“Poetry begins in delight and ends in wisdom,” says Robert Frost. But while going through “Crime Scene Collection” of Albert M. Jabara, one shouldn’t expect delight because it’s not a recollection of thoughts in tranquility. There is wisdom bred by deep pain. Jabara was born in a little village directly opposite Mount Haramoon in Lebanon in 1947. He immigrated to Canada at the age of 12. He is now a Canadian national, a prolific writer and a born poet who has a sensitive soul. Jabara had seen death and hunger that breed madness and make an ordered life impossible. Man’s cruelty to man, open injustice and the death of the world conscience fill Jabara’s heart with a sense of loss, anguish and anger that flow through his poems. See these lines of his poem “Eye and Pen Good Enough for Me.”
My pen consumes my brain
Wars eat Arabia and Moslems
You ask for light poems
Filled with romance and mysteries
Leave me be!….
You ask for light poems
To please your Yankee friends
Laughs don’t come from seas of sorrow…
A heavy poem, my friend
Is a golden treasure
It is a pain that cures pain
Every time you read it
It is the poem that first originated
In Arabia and was first read
By an Arabian knight to his horse
Every culture has a beginning
Measured by time
My Dad taught me
The first chapter on my culture,
Minutes after my birthday
When he touched my forehead
And said, “Your religion is Islam,
Arabic is your culture
Poetry is your sword…
Use it; don’t use deadly force
Humans grow old and die,
Cultures wear many skins;
Beneath each skin
There’s always a new poem.
Arnold Toynbee talks about an encounter between civilizations; Bernard Lewis and Samuel Huntington are concerned about the clash of civilizations, but Jabara believes that there are many skins beneath each skin of culture.
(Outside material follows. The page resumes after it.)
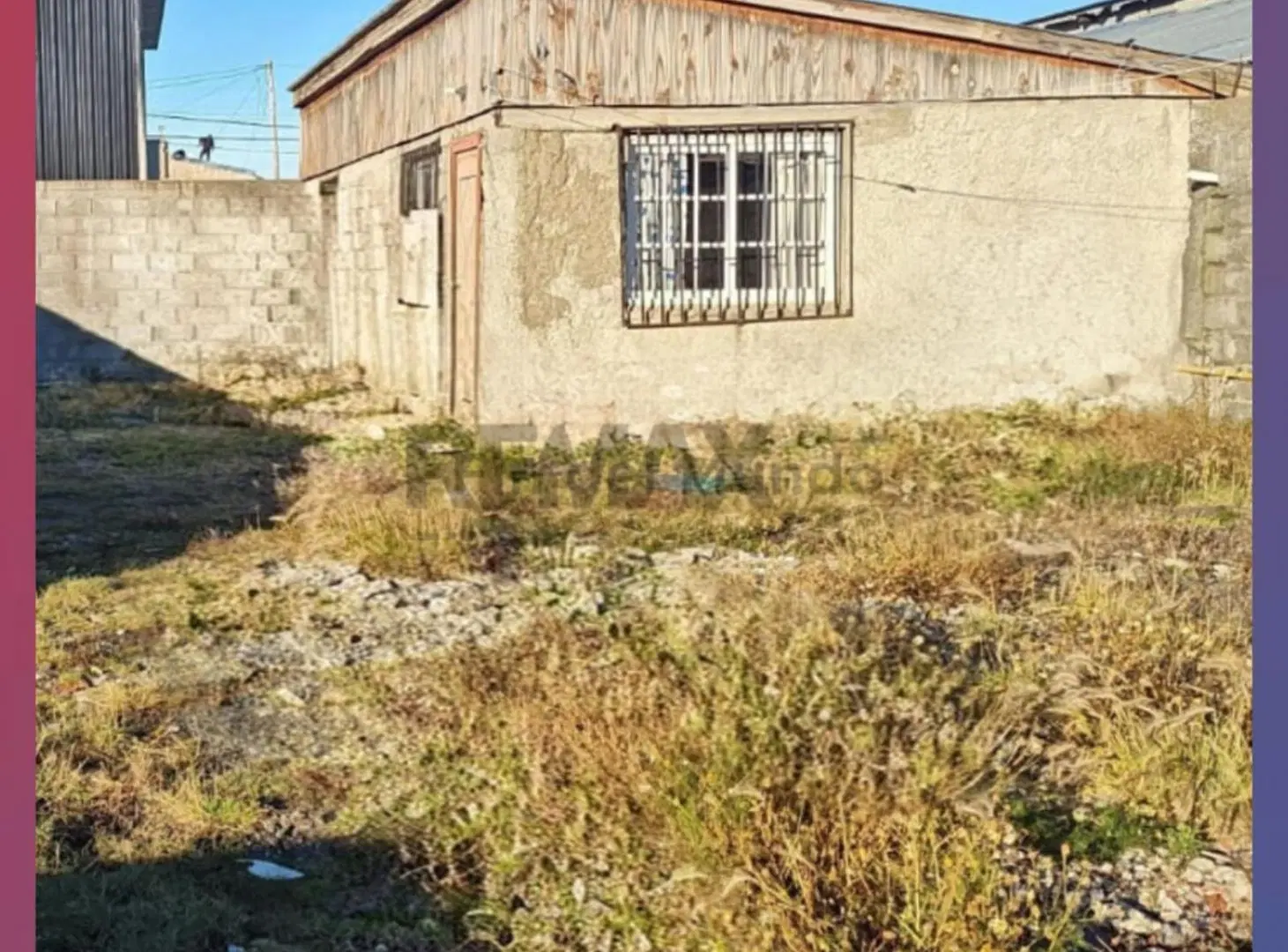 Casa 50m² Lote 286m² Barrio Danés 7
He knows about these different layers of cultures. Skin is necessary to save human or animal flesh and bones, as different layers give them depth and save them from the scorching sun of hostile human attitude and inclination. Here is the wisdom that was derived from the ancient Arab culture that was the cradle of great poetry for centuries. In the above stanzas, there are references to that great age, especially in this stanza when he says:
A heavy poem, my friend
Is a golden treasure
It is a pain that cures pain
Every time you read it
It is the poem that first originated
In Arabia and was first read
By an Arabian knight to his horse
The reference to the Seven Suspended Odes (Saba’a Muallaqat) of pre-Islamic tradition is quite clear in this stanza.
When Jabara writes about Iraq or Palestine, he seems to be carried away by emotions, and sometimes overwhelmed by the grief seeing the rivers of blood flowing in these ancient lands that have taught religion, morality and civilization to the whole world. Without mincing words he criticizes George Bush, Tony Blair and Ariel Sharon for their part in the atrocities that continue in Iraq and Palestine.
The Iraqi people’s pathetic condition is quite visible in this poem. See some lines of his poem “Iraq, Don’t Die Before Me.”
Each grain they touch
Turns into blood
Then it returns to soil
Their loved ones are mixed with earth
This is the memory killers left behind
Arabia bleeds for Iraq
Baghdad’s funeral
Will not end until Bush and Blair leave
America’s crime is an Arab shame
Arabs forgot Iraq
In his poem “Palestine, Eternal Mother” his heart melts away.
Palestine, rise from your ashes!
Hell released its reservoir
Only days ago!
Lava flows, pure like honey…
Guided to reach bloody hands
Killers of your people, trees and fields
Have no place to hide —
Lava’s flames
Destined to burn their hearts
And prolong their lives and pains
Killers of your people, trees and fields,
Their final places in zones unknown:
They shall burn their, rot but not die…
There are many heart-rending poems in this book. “Crime Scene Collection” was translated into Arabic in May 2007. The reader should take this collection of poems as the anguished cry of an honest soul.